Semantics-Recovering Decompilation through Neural Machine Translation

TL;DR

This paper introduces SEAM, a neural machine translation-based decompiler that effectively translates low-level code into high-level, semantically rich, and human-readable code, outperforming existing models in accuracy.

Contribution

The paper presents a novel neural decompilation method that improves semantic recovery and code readability, reducing reliance on manual rule-based approaches.

Findings

SEAM achieves 94.41% accuracy in decompilation tasks.

Semantic information recovery accuracy is 92.64%, comparable to state-of-the-art compilers.
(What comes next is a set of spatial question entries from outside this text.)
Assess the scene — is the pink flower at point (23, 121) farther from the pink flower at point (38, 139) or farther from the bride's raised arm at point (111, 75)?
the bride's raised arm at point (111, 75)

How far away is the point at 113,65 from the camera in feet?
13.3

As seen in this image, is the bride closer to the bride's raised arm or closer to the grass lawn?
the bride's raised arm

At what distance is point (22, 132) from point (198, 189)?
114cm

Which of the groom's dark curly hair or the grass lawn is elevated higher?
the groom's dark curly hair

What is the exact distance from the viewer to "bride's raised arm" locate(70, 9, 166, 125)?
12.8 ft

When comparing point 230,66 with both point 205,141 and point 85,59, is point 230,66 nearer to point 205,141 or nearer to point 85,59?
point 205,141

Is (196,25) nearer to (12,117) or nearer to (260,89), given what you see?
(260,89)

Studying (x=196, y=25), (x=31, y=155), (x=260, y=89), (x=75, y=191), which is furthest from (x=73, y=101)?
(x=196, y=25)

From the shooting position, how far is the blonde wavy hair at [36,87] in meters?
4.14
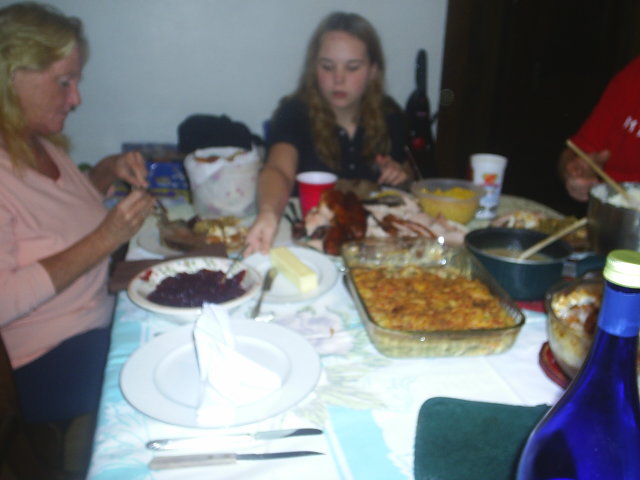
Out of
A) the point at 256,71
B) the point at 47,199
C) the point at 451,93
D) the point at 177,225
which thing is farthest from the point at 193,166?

SEAM outperforms prior neural machine translation models in accuracy.

Abstract

Decompilation transforms low-level program languages (PL) (e.g., binary code) into high-level PLs (e.g., C/C++). It has been widely used when analysts perform security analysis on software (systems) whose source code is unavailable, such as vulnerability search and malware analysis. However, current decompilation tools usually need lots of experts' efforts, even for years, to generate the rules for decompilation, which also requires long-term maintenance as the syntax of high-level PL or low-level PL changes. Also, an ideal decompiler should concisely generate high-level PL with similar functionality to the source low-level PL and semantic information (e.g., meaningful variable names), just like human-written code. Unfortunately, existing manually-defined rule-based decompilation techniques only functionally restore the low-level PL to a similar high-level PL and are still powerless to recover semantic information. In this paper, we propose a novel neural decompilation approach to translate low-level PL into accurate and user-friendly high-level PL, effectively improving its readability and understandability. Furthermore, we implement the proposed approaches called SEAM. Evaluations on four real-world applications show that SEAM has an average accuracy of 94.41%, which is much better than prior neural machine translation (NMT) models. Finally, we evaluate the effectiveness of semantic information recovery through a questionnaire survey, and the average accuracy is 92.64%, which is comparable or superior to the state-of-the-art compilers.